__AIM OF THE EXERCISE__. Where a line below includes the word "image", copy that line.

__INFORMATION GIVEN__.
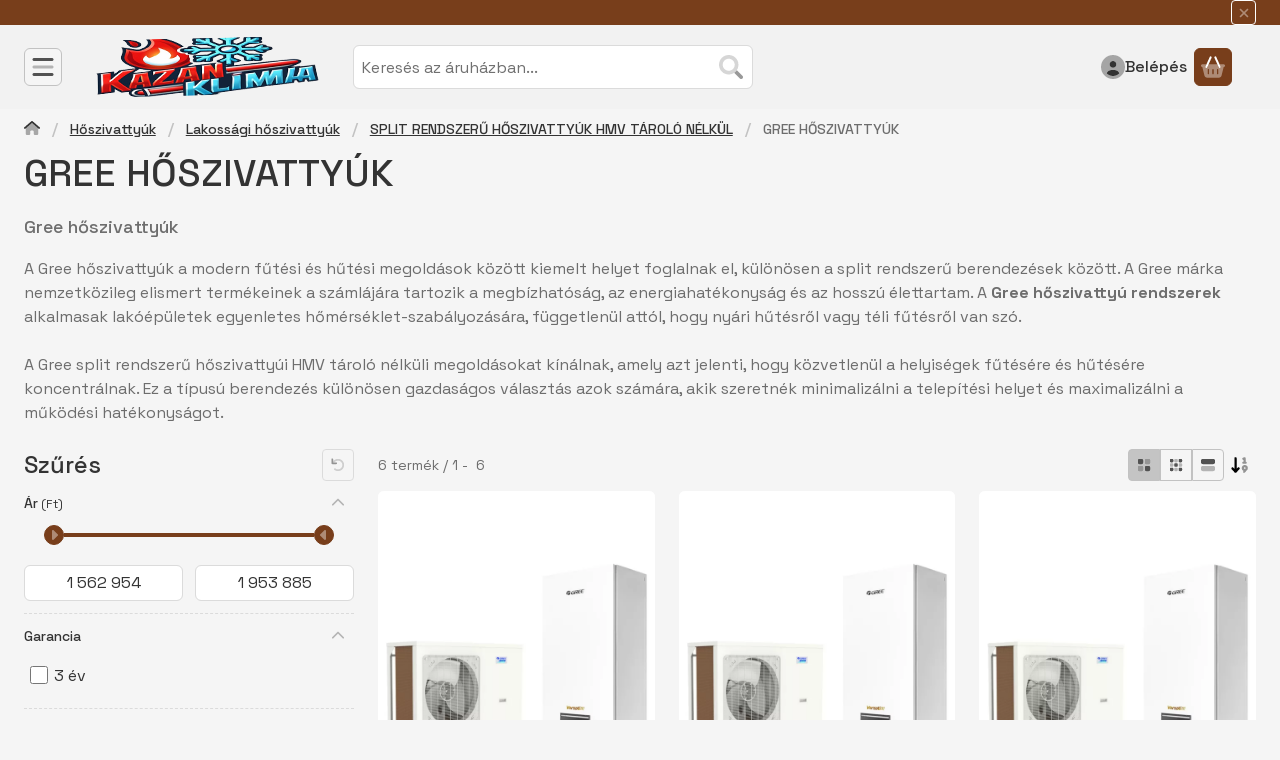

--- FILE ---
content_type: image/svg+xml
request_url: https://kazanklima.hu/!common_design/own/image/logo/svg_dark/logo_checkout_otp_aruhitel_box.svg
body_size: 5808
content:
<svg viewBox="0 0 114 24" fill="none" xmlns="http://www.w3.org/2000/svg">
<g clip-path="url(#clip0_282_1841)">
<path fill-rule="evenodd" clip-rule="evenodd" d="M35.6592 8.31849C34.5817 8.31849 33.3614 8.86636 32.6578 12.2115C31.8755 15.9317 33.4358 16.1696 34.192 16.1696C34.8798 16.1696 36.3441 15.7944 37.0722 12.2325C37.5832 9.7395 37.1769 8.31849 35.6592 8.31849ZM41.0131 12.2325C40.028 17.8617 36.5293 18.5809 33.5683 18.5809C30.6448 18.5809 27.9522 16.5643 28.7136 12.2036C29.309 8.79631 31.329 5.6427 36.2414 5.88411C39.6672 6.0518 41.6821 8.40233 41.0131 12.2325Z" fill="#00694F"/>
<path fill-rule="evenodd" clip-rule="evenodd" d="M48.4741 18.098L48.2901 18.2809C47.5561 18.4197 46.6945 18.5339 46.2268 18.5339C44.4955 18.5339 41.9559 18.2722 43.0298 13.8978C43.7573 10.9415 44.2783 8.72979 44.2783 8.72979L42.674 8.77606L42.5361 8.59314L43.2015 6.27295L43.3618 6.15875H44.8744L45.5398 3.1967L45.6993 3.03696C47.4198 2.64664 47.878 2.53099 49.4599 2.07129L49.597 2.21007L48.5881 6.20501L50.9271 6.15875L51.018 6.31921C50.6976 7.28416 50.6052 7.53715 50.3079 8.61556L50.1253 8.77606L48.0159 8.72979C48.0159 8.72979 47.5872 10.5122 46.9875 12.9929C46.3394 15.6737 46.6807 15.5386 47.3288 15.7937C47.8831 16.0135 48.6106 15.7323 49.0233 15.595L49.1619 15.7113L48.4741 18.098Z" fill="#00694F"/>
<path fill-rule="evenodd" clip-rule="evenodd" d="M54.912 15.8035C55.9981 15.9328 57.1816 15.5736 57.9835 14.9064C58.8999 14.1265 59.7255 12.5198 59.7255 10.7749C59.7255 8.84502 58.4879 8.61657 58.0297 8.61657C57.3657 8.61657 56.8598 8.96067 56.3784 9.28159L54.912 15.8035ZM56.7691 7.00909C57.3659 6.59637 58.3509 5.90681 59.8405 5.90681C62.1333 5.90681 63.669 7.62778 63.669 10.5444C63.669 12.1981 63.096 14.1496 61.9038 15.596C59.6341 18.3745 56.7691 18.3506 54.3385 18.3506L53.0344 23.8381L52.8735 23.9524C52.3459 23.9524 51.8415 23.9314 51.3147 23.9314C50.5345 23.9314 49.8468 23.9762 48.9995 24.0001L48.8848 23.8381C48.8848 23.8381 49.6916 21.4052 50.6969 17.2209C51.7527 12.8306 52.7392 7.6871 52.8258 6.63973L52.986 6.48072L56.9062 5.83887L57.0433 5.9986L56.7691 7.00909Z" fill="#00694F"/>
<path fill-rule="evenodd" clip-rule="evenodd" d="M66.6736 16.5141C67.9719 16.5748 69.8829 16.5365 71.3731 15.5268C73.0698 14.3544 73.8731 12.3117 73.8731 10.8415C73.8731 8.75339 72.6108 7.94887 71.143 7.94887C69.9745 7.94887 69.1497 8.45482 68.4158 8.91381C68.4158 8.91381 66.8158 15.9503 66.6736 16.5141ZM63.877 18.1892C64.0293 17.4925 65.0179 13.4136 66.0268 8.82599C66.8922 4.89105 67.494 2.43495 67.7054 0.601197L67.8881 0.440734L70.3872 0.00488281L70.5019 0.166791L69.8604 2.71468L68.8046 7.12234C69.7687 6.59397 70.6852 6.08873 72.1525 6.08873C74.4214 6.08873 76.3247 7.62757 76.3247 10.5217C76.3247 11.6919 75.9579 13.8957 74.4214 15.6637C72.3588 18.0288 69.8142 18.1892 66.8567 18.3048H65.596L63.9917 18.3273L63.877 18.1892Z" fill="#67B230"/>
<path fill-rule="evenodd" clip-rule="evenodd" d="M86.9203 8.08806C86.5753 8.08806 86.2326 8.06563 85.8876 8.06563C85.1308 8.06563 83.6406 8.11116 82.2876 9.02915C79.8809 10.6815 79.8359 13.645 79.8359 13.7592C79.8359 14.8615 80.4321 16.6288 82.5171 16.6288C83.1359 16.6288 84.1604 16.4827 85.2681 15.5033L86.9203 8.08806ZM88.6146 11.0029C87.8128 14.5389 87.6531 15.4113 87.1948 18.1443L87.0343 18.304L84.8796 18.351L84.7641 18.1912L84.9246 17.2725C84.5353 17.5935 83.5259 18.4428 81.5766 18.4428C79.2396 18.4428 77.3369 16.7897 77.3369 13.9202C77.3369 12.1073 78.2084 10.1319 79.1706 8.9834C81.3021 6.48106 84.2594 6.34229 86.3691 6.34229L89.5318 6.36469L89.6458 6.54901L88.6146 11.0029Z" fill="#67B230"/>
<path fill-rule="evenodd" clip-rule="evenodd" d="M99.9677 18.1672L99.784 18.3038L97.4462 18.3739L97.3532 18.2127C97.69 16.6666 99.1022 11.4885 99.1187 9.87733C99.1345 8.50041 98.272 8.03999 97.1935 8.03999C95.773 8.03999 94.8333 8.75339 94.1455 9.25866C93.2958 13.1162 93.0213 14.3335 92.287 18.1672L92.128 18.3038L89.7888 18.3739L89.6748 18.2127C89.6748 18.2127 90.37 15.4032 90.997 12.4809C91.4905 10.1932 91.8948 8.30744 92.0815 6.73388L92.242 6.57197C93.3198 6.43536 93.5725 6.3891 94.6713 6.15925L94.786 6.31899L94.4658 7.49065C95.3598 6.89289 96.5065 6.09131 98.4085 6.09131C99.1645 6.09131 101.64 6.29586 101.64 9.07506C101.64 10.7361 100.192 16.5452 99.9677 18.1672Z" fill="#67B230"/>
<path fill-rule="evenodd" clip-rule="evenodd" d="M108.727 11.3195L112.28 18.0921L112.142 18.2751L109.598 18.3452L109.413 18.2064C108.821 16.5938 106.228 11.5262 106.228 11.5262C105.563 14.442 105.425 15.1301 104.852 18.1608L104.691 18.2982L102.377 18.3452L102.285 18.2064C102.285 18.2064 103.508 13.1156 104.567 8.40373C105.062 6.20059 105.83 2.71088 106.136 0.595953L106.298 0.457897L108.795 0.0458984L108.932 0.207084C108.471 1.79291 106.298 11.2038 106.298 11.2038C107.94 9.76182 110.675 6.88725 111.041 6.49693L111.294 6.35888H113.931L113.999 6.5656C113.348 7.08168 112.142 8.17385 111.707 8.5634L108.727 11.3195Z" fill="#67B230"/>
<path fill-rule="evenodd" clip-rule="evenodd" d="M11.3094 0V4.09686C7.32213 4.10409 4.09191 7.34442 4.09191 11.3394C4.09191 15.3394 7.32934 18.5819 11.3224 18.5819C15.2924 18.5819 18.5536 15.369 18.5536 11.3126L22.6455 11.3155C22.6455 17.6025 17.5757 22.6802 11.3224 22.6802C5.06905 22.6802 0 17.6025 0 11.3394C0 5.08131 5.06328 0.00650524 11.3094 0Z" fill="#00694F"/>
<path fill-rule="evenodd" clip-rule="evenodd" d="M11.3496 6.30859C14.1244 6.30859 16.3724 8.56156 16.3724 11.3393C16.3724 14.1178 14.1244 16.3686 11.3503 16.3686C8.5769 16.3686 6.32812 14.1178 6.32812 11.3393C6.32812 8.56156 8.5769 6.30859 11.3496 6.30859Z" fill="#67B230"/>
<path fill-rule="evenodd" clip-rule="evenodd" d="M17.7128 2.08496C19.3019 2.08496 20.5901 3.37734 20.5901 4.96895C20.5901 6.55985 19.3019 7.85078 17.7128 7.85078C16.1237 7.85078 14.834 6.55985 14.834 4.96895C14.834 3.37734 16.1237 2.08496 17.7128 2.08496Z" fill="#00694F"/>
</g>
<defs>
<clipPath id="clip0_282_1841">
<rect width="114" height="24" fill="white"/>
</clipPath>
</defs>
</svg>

__SOLUTION FOR THIS TASK__.
content_type: image/svg+xml
request_url: https://kazanklima.hu/!common_design/own/image/logo/svg_dark/logo_checkout_otp_aruhitel_box.svg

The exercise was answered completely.